- Data items:
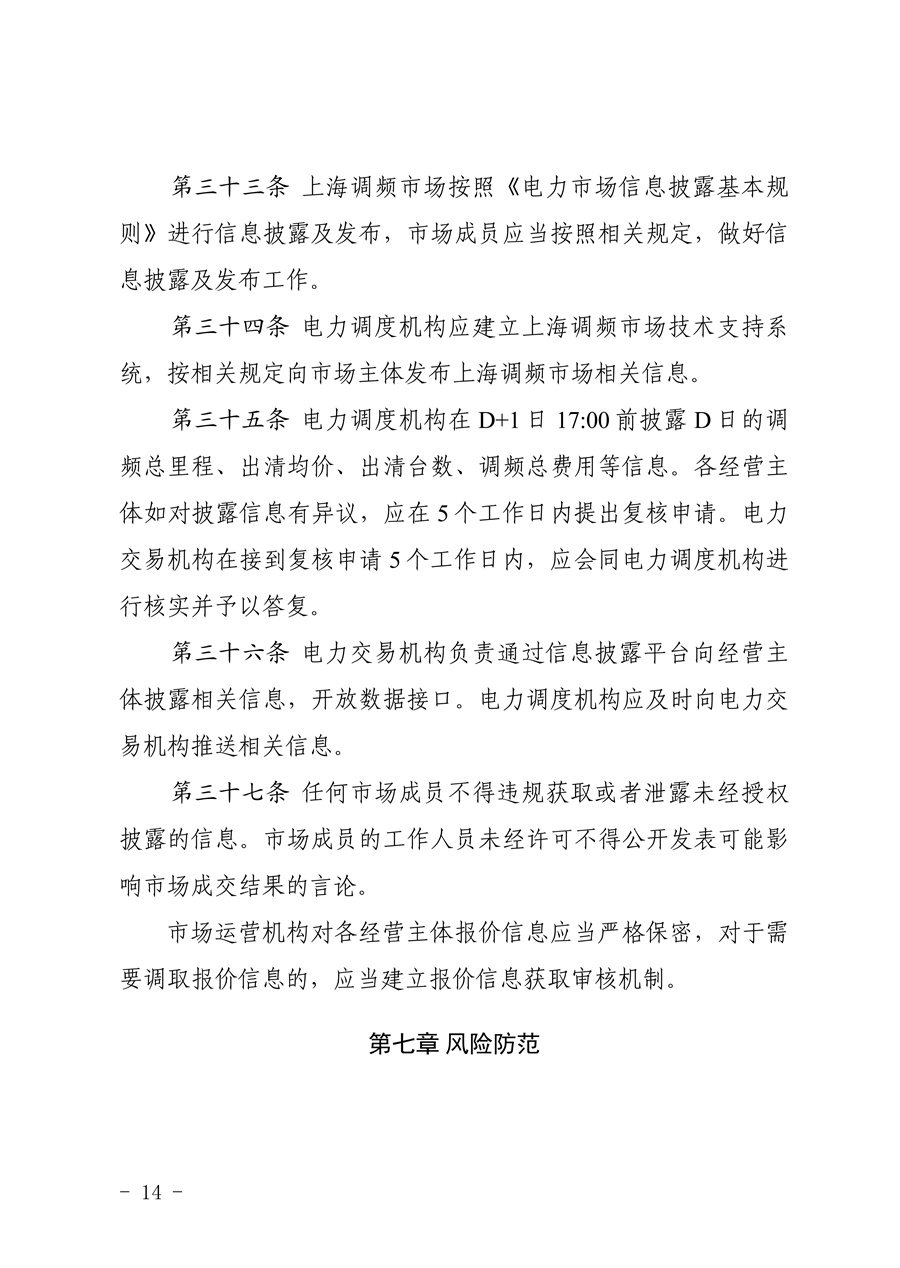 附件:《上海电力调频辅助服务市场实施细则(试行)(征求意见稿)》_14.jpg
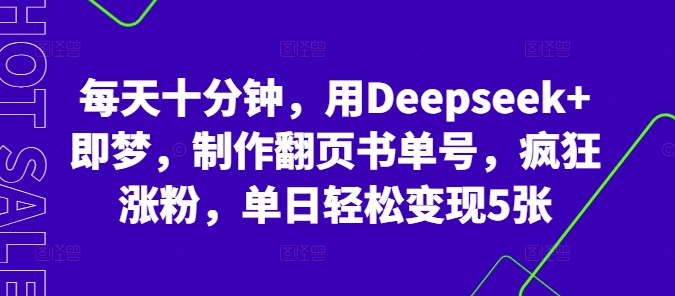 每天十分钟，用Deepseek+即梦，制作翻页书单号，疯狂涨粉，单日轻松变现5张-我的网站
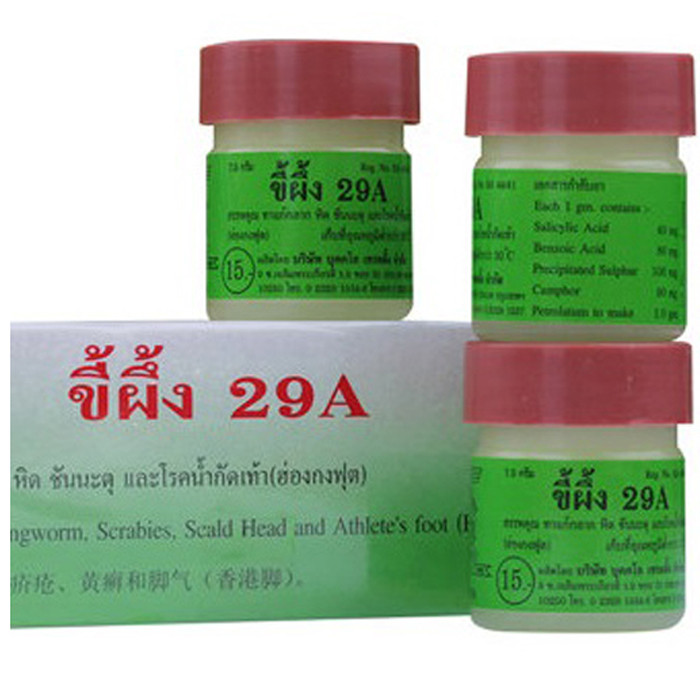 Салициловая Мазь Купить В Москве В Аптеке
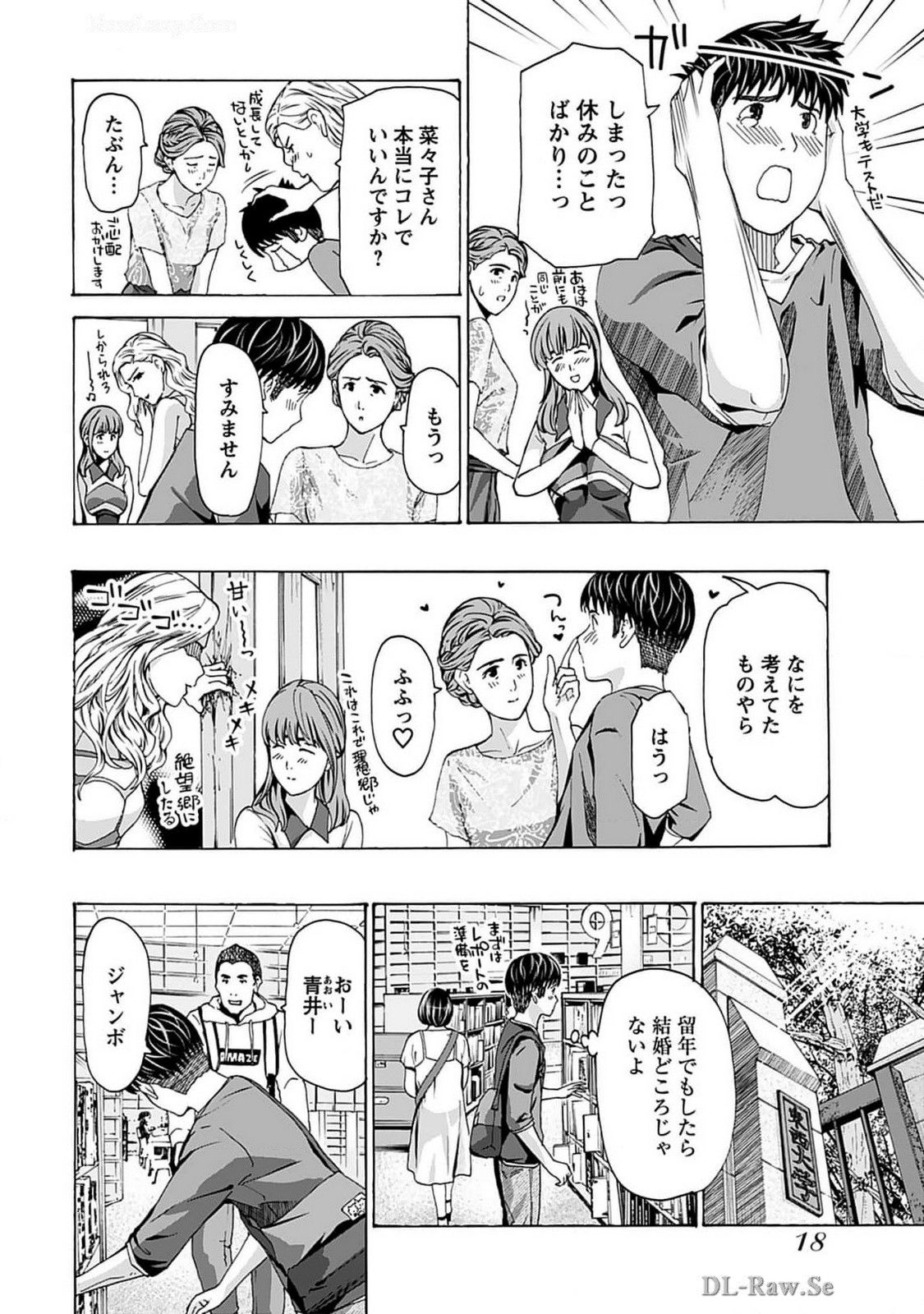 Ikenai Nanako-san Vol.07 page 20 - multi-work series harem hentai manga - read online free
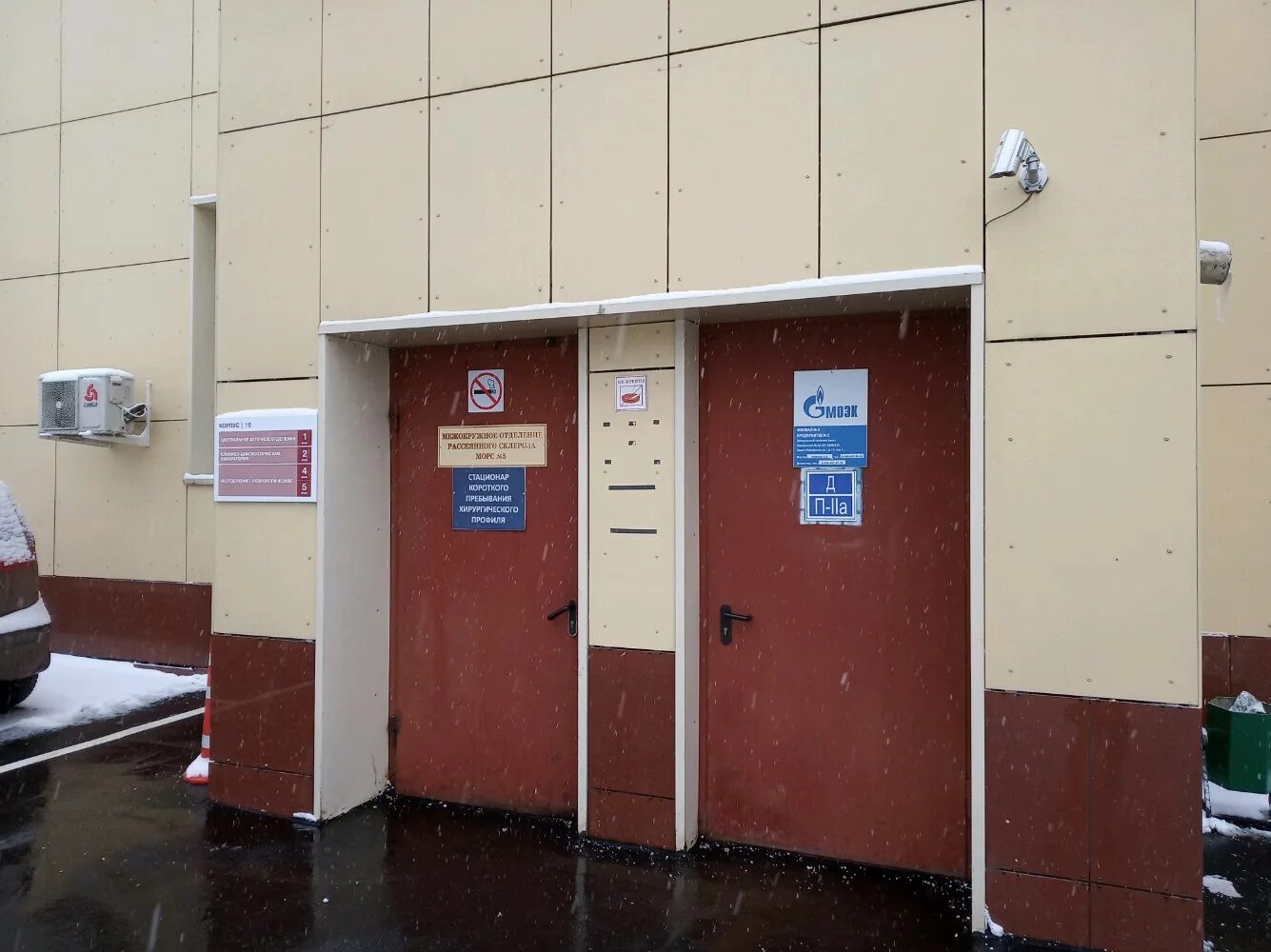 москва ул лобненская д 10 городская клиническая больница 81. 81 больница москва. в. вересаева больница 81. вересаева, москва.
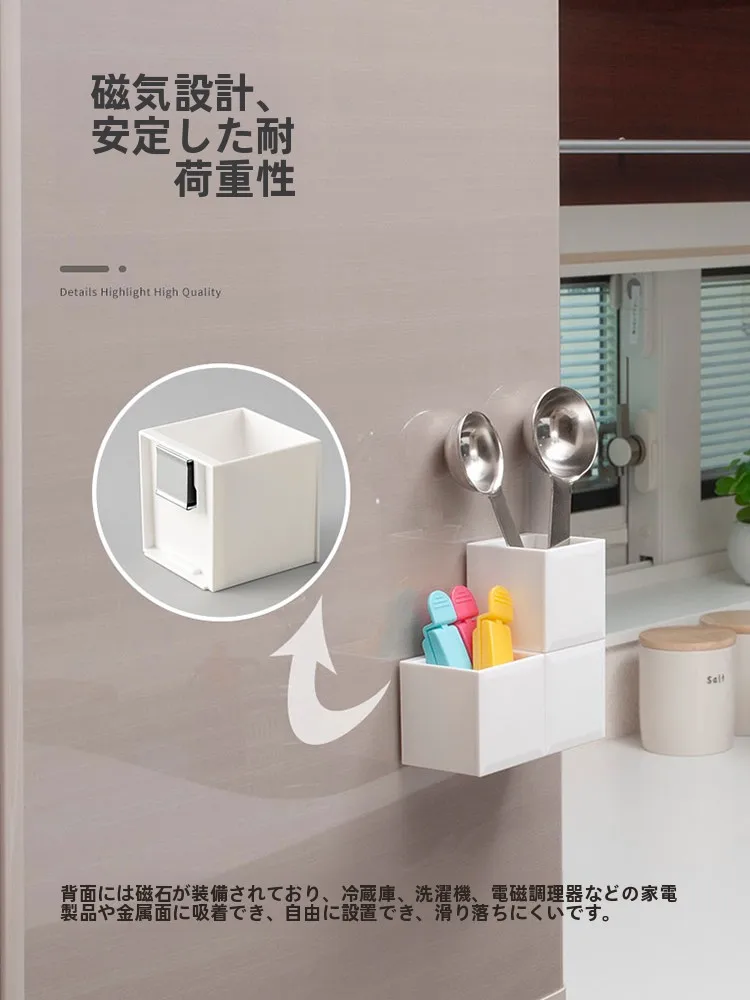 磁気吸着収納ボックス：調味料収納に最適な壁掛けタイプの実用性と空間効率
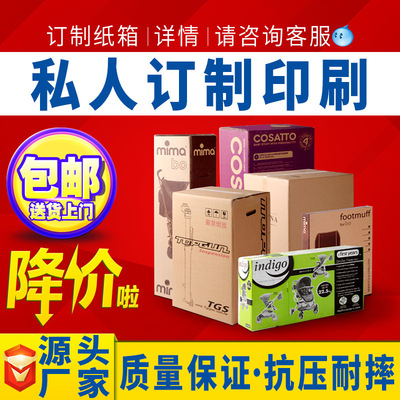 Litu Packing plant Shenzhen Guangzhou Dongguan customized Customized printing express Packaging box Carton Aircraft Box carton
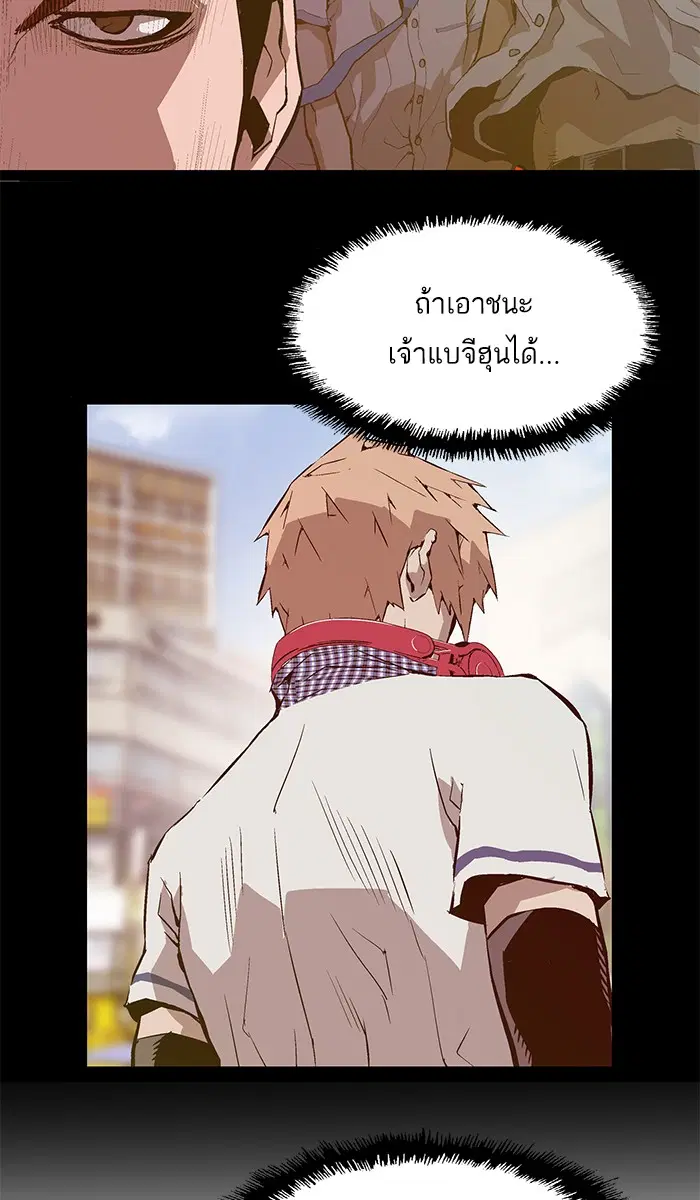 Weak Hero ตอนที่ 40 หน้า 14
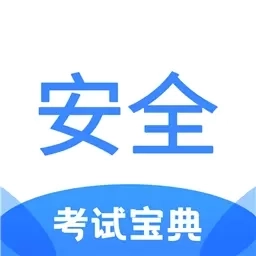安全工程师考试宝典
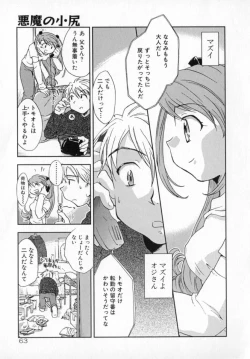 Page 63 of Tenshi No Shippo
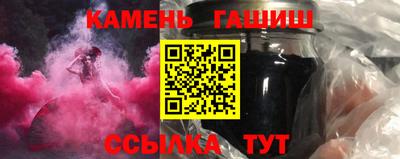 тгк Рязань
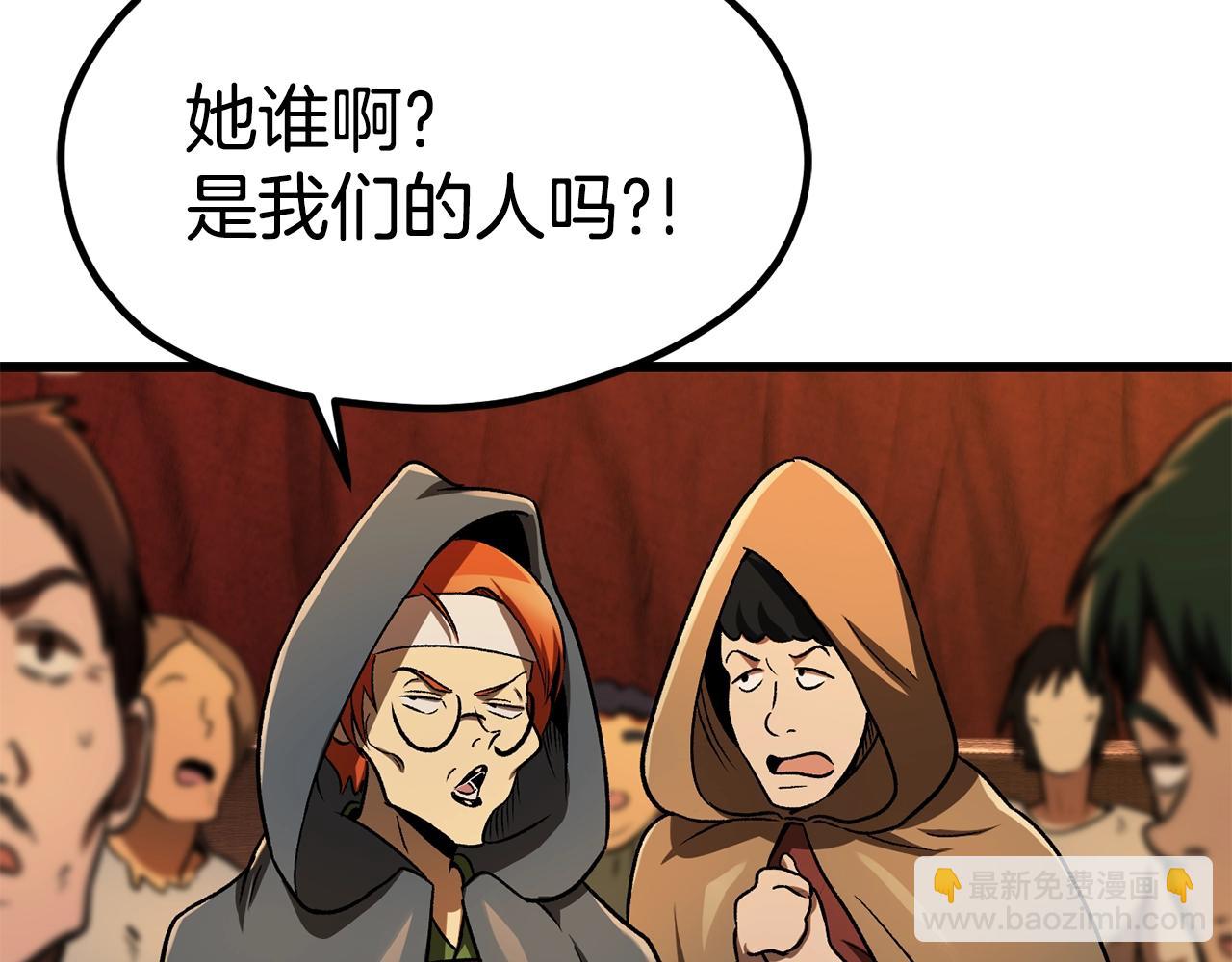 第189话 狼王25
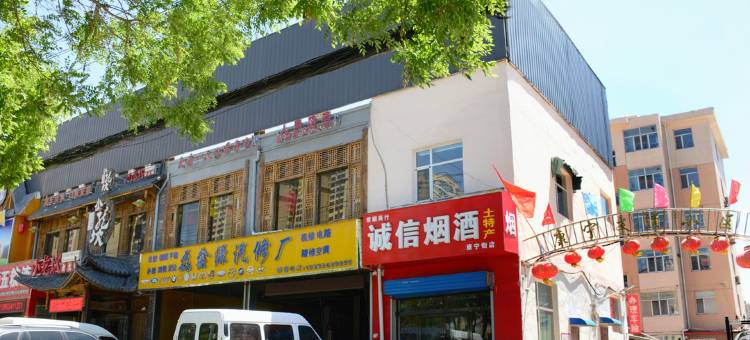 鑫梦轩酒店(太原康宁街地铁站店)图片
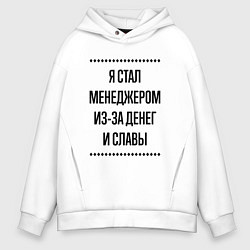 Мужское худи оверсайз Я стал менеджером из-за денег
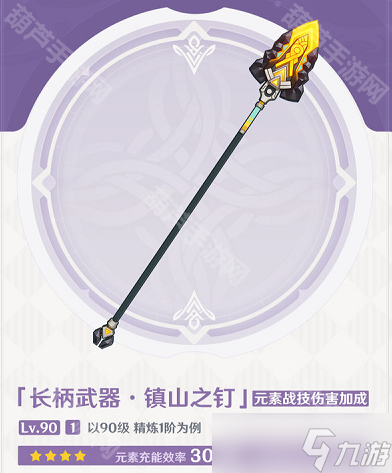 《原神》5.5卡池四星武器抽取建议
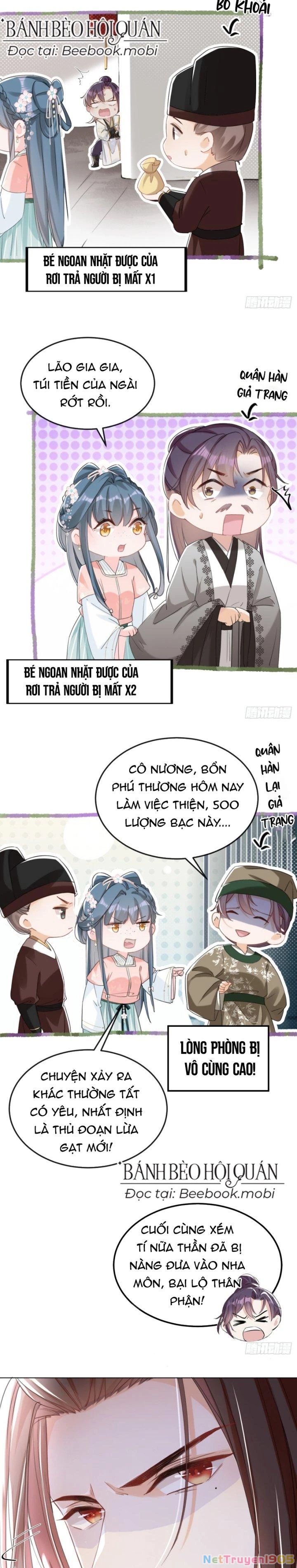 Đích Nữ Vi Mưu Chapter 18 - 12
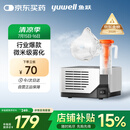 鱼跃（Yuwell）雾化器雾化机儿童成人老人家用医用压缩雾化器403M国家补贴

- EXERCISE: Write out the data precisely as given, excluding the pictures.

- TASK ANSWER:
 附件:《上海电力调频辅助服务市场实施细则(试行)(征求意见稿)》_14.jpg
 每天十分钟，用Deepseek+即梦，制作翻页书单号，疯狂涨粉，单日轻松变现5张-我的网站
 Салициловая Мазь Купить В Москве В Аптеке
 Ikenai Nanako-san Vol.07 page 20 - multi-work series harem hentai manga - read online free
 москва ул лобненская д 10 городская клиническая больница 81. 81 больница москва. в. вересаева больница 81. вересаева, москва.
 磁気吸着収納ボックス：調味料収納に最適な壁掛けタイプの実用性と空間効率
 Litu Packing plant Shenzhen Guangzhou Dongguan customized Customized printing express Packaging box Carton Aircraft Box carton
 Weak Hero ตอนที่ 40 หน้า 14
安全工程师考试宝典
 Page 63 of Tenshi No Shippo
 тгк Рязань
 第189话 狼王25
 鑫梦轩酒店(太原康宁街地铁站店)图片
 Мужское худи оверсайз Я стал менеджером из-за денег
 《原神》5.5卡池四星武器抽取建议
 Đích Nữ Vi Mưu Chapter 18 - 12
 鱼跃（Yuwell）雾化器雾化机儿童成人老人家用医用压缩雾化器403M国家补贴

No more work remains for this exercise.